In the battle against the undead, Dr. Van Helsing is the wise and wary mentor and Mina is her earnest disciple. Visually, they’re a fascinating pair, with Van Helsing’s black leather jacket contrasting nicely with the pregnant Mina’s beige shawl. Jenny Ampersand’s costumes are as expressive as they are eye catching, reminding us that all women have a place in the war on patriarchal tyranny.

The play also argues that there is more than one way to be a patriarchal tyrant. Bullies like Dracula are an obvious threat, but Hamill reveals how shattered male stooges can be either dangerous or dangerously useless. (After his encounter with the Count, Jonathan is reduced to a seizure-stricken mouthpiece for his new master, repeatedly shouting, “He is coming!”)

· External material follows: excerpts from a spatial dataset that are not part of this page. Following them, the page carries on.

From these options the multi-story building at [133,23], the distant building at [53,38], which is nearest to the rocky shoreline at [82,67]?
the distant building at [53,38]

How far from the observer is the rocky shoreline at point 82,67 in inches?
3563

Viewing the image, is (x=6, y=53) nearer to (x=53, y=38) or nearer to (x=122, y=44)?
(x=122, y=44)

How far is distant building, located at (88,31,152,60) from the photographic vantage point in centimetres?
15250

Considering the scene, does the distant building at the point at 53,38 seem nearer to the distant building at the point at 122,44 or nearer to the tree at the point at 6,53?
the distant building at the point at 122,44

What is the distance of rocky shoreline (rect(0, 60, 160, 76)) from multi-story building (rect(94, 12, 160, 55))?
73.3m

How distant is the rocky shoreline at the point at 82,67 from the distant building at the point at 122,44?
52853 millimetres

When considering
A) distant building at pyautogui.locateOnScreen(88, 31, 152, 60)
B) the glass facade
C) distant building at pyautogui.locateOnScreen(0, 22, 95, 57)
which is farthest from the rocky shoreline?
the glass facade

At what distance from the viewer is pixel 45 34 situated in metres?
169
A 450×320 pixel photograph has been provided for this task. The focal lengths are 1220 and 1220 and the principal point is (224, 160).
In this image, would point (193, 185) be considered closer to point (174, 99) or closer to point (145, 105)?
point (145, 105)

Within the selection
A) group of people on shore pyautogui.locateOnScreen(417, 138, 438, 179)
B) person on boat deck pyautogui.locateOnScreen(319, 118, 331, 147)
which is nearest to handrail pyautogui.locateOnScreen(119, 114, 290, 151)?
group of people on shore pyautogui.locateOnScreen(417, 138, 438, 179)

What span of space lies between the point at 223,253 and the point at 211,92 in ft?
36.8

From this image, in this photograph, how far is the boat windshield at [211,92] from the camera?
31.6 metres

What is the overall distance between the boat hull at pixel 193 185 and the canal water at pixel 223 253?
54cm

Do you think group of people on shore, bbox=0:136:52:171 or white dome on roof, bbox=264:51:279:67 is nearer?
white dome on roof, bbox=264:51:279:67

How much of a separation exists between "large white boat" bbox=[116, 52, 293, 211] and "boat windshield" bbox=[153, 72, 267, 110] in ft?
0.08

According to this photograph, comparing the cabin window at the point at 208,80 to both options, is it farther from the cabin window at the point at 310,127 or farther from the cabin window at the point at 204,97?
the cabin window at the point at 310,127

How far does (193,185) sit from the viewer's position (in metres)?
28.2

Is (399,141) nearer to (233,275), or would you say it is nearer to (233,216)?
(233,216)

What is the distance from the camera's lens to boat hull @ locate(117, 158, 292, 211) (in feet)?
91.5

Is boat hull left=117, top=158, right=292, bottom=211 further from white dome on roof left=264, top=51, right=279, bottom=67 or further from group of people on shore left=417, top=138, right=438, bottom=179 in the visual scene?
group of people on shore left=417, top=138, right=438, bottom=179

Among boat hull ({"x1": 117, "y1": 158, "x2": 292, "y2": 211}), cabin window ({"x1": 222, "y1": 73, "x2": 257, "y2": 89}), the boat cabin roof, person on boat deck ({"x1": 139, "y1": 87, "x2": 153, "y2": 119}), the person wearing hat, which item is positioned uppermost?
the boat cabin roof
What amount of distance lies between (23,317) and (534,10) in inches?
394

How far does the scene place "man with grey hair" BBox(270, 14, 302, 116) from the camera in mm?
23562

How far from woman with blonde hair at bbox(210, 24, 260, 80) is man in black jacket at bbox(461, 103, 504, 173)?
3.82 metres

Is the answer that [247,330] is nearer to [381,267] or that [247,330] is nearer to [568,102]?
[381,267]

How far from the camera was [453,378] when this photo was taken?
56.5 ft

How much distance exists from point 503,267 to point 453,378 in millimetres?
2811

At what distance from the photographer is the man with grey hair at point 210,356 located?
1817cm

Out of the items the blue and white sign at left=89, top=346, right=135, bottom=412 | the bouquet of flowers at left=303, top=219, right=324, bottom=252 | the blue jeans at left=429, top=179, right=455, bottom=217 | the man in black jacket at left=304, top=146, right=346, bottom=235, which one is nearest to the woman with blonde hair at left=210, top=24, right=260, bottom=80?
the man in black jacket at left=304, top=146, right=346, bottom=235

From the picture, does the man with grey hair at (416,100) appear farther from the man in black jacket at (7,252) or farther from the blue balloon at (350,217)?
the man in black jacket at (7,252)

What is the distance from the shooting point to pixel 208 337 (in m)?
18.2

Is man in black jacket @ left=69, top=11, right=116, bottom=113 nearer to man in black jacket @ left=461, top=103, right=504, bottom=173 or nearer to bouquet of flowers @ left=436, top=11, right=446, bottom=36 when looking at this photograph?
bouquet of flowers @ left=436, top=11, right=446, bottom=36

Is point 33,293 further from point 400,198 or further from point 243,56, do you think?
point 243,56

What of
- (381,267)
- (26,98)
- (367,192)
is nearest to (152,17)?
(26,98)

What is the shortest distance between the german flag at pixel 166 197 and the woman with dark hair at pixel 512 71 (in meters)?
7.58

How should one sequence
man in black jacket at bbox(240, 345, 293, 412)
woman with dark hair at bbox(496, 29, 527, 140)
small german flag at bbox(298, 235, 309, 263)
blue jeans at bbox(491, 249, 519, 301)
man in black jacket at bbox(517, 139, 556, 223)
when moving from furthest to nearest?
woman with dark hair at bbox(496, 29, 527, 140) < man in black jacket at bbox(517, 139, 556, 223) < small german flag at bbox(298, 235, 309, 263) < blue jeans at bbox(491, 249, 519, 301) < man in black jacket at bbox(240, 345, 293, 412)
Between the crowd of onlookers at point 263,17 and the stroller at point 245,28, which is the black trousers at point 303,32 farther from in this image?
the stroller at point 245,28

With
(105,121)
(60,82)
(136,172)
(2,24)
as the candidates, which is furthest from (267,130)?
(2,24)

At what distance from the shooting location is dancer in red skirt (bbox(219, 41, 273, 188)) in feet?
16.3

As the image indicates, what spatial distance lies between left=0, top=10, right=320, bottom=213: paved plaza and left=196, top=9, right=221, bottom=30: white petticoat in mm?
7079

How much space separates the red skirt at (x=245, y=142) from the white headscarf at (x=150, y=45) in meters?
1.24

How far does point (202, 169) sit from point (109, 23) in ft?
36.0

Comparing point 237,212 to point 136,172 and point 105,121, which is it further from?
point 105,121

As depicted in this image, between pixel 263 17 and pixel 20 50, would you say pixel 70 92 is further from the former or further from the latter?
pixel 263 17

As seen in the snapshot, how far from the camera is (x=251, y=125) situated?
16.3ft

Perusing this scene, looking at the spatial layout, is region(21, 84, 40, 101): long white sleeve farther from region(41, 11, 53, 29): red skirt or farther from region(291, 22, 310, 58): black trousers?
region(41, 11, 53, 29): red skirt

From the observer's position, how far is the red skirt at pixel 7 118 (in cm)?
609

In Hamill’s study of the many shades of femininity and masculinity, Seward is by far the least compelling character. A hopeless mansplainer who unironically announces, “I hate a lecture,” he is the butt of countless flimsy jokes and the center of an unconvincing journey toward redemption, joining forces with Mina and Van Helsing in a sequence that feels hollow and forced.

It’s hard not to wonder how the mesmerizingly unpredictable Pierce might have embodied a more layered version of Seward. But, like all the actors, he meshes beautifully with the play’s visual splendor, which was crafted by a platoon of peerless theater artisans, including director Marissa Wolf, lighting designer Carl Faber, and scenic designer Diggle.

It’s a privilege to see Dracula illuminated behind a translucent dark screen, like a far-off spectral presence in a nightmare, or a silhouetted Van Helsing framed against a vast crimson backdrop that promises giddy war (a promise kept with aplomb). Few Portland theater companies merge the epic and the arty like Portland Center Stage, whose productions often earn the right to be called blockbusters.

The night I saw Dracula, an electrical issue triggered the fire alarm, temporarily delaying the production. But dark wonderment swiftly eclipsed unease as the show started with minimal fuss, welcoming us into its shadowy world. It turns out that vampires, vampire hunters and theater artists all live by the same creed: The show must go on.

SEE IT: Dracula: A Feminist Revenge Fantasy, Really plays at Portland Center Stage, 128 NW 11th Ave., 503-445-3700, pcs.org. 7:30 pm Wednesday-Sunday, 2 pm Saturday-Sunday and select Thursdays, through Dec. 24. Tickets start at $25.